The Locator is the dispatcher of requests through the network of DeGit nodes. When the user is trying to access the server that doesn't have the repository the user is looking for, the Locator makes a tunnel to another server and redirects the request there.

The Authenticator is responsible for permissions validating and may rely on some external services, like LDAP (in case of enterprise deployment).

The Propagator makes sure that changes pushed to the server are being sent to other servers right after they are accepted.

Data Flow Explained

"Availability" is a non-negative integer assigned by a node to each of its neighbours. The number goes up on every successful interaction with the neighbour. The number goes double-down on each network failure or any other non-logical error.

Here is how the data is propagated when you interact with Git on your laptop (the same happens automatically behind the scene if you use UI in the browser):

  • You git commit your changes to your branches
  • You do git push to your localhost
  • On success, a built-in post-commit hook proceeds:
  • It git fetch from the first neighbour with the highest availability
  • It git merge if possible and all commits are signed correctly
  • It git push back to the neighbour

It is highly recommended to avoid pushing to the same branch from a few nodes, since it may lead to inability to merge and abandonded (or lost) branches.

Authorization and Authentication

A repository has a list of files in .degit/permissions directory. Each file starts with a public RSA key and lists user IDs, permissions, etc.

On each git push event, post-commit hook goes through the list of added commits and verifies permissions of each user. If any rule from .degit/permissions is not respected, the entire push operation is rejected.

It is recommended to have at least two users with write access to the master branch, in order to avoid losing access to the repo when private RSA key is lost.

Incentives

Unlike Blockchain, a full duplication of all database in all nodes is not required for DeGit.

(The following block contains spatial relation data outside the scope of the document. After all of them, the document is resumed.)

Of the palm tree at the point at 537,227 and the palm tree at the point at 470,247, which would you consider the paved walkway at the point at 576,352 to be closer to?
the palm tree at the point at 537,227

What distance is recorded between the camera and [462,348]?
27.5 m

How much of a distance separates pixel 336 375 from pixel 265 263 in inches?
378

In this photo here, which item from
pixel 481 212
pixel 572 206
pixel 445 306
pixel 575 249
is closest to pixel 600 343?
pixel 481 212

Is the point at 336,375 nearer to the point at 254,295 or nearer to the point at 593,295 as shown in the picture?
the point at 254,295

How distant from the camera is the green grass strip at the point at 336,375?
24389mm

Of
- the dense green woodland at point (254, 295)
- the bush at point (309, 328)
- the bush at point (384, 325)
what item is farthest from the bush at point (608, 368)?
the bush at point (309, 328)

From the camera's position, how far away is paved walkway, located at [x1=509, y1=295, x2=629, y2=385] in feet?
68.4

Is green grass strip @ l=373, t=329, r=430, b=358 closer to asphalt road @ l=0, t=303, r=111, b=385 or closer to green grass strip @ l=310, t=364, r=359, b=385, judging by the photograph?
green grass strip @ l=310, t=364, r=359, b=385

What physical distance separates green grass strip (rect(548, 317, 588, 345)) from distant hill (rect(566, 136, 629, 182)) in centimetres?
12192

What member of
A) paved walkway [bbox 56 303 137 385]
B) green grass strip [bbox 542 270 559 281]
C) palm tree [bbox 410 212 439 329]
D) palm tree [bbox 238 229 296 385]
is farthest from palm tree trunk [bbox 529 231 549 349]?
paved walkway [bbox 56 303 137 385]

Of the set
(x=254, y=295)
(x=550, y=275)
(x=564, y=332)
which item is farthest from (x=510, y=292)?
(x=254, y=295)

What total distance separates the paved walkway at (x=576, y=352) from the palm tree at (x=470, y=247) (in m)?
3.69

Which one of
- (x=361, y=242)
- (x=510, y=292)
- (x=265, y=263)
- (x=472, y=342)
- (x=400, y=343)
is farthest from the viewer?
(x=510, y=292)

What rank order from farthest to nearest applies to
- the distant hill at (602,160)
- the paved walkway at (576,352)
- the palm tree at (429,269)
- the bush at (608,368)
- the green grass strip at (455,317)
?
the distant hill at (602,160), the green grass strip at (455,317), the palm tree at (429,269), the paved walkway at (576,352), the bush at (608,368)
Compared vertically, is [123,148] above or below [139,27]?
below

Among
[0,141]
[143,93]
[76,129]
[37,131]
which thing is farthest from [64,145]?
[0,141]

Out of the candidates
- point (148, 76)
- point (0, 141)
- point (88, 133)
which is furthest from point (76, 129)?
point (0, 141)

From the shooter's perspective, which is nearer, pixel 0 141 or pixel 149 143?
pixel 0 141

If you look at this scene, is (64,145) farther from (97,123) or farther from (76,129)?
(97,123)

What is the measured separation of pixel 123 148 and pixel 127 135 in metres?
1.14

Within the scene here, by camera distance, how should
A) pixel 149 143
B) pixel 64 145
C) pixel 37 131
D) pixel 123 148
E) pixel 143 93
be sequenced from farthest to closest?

Instead, if a few nodes have the data of a repository, this may be enough for the majority of cases. Thus, each node tries to host a limited number of repositories, according to the disc space available.

Also, each node maintains a list of repositories seen along with the addresses of their hosting nodes. When a git fetch arrives for a repository that the node doesn't have, it returns an error and a suggested list of nodes to ask for this repo.

Thus, no monetary incentives are provided to node owners, but they are not expected to contribute large computational or storage resources to the system (like it happens in Bitcoin, for example).

Anti-Spam

Vandalism is possible through new issues and comments: they may be submitted in large amounts. In order to fight against this, users may use scripts (a concept very close to smart contracts) to be executed on each post-commit hook to check the validity of data submitted to .degit.

Moderation

To be continued...

DeGit for Enterprise

Out-of-the box version of DeGit doesn't support private repositories. Here is how it may be modified to be hosted inside a company, to support in-house user authentication and restrict access to certain repositories (this is just an example):

Each Web Node is running a Dashboard, which is getting access information from LDAP through the AM (Authentication Module). The AM has all the information about all enterprise users and enables an additional layer of access granting on top of RSA keys.

The DB (Database) contains the entire map of all servers running Git in the enterprise and makes it easier for each node to detect the right location of a repository and redirect requests. It also, being a place of centralization, enables synchronization between nodes via locking: only one Git node may work with a branch in a repository, while all others are waiting for the lock to be released.

A set of Nginx servers may act as a load balancer. A set of HAProxy servers may work as a load balancer for SSH traffic.

How to contribute

Read these guidelines. Make sure your build is green before you contribute your pull request. You will need to have Ruby 2.6+ and Bundler installed. Then:

$ bundle update
$ bundle exec rake

If it's clean and you don't see any error messages, submit your pull request.